◆ **Goal**
Nothing but the lines from the one that contains "Looking over the" through the end of the listing should appear, set down exactly.

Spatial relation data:

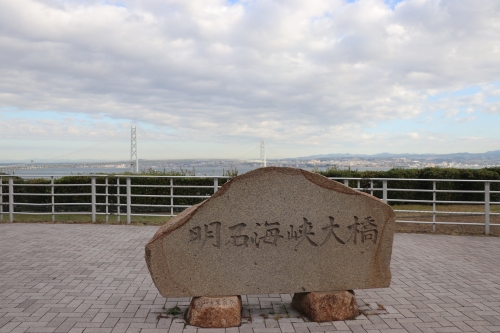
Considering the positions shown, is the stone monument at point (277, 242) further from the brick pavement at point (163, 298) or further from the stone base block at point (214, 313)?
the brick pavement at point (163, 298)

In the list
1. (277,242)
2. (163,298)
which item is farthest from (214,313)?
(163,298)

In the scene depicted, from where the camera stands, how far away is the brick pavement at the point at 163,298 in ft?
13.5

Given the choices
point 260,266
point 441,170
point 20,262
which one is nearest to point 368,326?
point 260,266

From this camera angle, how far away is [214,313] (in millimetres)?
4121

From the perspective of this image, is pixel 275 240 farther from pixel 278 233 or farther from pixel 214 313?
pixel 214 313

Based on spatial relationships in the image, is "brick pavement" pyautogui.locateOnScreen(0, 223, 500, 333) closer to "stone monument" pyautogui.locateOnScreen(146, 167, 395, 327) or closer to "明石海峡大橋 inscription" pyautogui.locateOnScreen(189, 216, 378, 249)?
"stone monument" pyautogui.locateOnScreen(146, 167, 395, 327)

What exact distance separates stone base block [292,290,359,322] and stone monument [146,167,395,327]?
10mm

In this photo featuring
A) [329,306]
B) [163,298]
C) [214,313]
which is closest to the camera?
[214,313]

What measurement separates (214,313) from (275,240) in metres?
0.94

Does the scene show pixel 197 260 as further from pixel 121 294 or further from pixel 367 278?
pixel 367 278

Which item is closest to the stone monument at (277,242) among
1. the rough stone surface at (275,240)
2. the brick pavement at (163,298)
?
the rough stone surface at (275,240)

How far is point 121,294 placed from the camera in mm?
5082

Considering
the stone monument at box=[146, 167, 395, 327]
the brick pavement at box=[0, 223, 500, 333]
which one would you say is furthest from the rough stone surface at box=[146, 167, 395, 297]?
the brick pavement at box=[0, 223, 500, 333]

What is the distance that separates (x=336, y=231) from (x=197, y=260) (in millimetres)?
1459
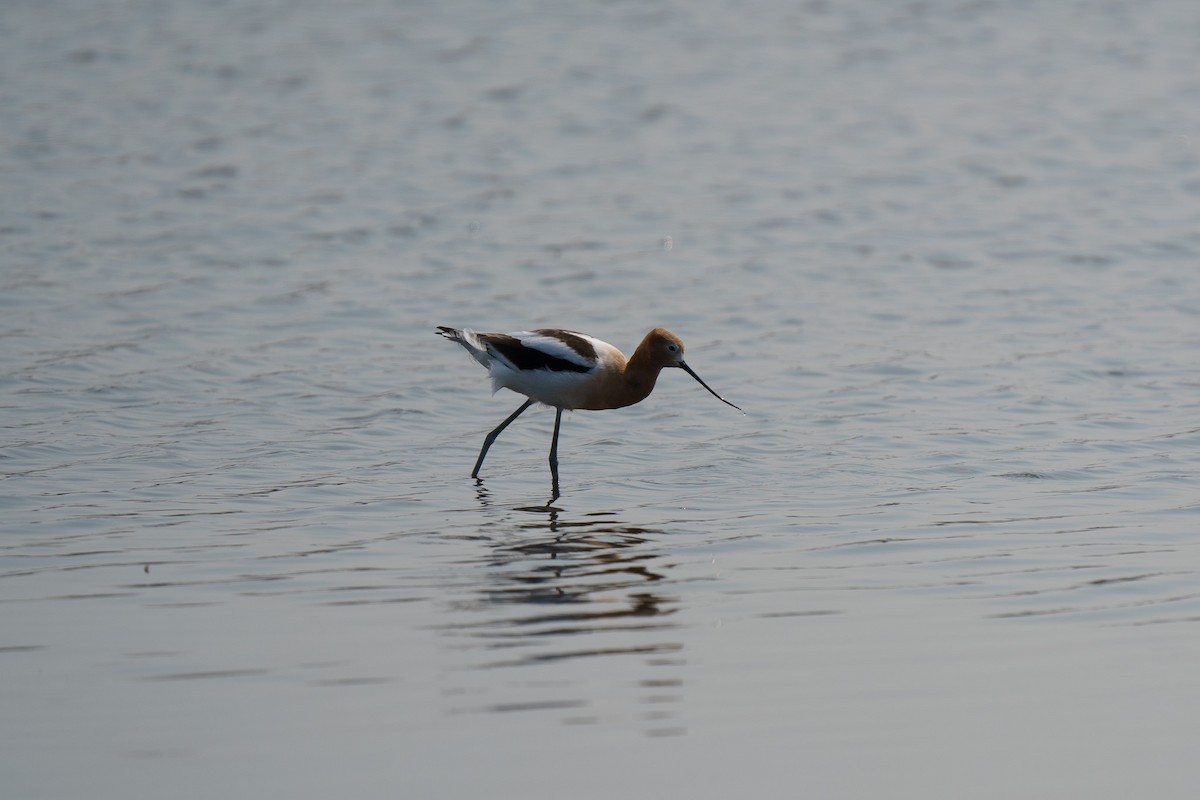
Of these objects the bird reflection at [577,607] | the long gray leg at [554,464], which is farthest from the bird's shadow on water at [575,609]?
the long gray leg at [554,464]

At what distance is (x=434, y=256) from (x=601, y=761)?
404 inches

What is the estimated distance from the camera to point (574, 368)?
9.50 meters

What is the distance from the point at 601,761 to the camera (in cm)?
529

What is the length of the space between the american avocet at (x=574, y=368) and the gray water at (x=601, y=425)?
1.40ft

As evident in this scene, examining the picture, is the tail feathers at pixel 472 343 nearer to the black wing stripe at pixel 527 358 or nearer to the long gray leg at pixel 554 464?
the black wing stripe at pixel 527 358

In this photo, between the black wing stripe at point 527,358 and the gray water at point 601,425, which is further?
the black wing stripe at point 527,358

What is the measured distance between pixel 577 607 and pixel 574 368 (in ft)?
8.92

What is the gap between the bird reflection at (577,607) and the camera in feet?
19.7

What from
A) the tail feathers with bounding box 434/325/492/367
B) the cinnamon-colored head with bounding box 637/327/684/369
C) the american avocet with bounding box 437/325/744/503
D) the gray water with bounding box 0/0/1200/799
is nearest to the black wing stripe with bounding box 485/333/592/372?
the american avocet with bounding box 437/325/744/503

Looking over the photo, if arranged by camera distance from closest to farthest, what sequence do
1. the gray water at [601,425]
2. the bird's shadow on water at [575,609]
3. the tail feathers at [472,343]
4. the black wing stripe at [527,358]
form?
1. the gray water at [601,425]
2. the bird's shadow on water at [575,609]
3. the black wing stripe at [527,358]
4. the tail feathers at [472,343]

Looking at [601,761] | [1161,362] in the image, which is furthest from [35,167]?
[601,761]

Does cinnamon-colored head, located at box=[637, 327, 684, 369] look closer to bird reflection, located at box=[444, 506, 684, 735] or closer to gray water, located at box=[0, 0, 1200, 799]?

◆ **Problem solution**
Looking over the photo, if arranged by camera distance from closest to farthest, what sequence do
1. the gray water at [601,425]
2. the bird's shadow on water at [575,609]
3. the tail feathers at [472,343]
4. the black wing stripe at [527,358]
form?
1. the gray water at [601,425]
2. the bird's shadow on water at [575,609]
3. the black wing stripe at [527,358]
4. the tail feathers at [472,343]

Looking at [601,761] | [1161,362] in the image, which is furthest from [35,167]?
[601,761]

Does cinnamon-colored head, located at box=[637, 327, 684, 369] look closer to bird reflection, located at box=[444, 506, 684, 735] or closer to gray water, located at box=[0, 0, 1200, 799]?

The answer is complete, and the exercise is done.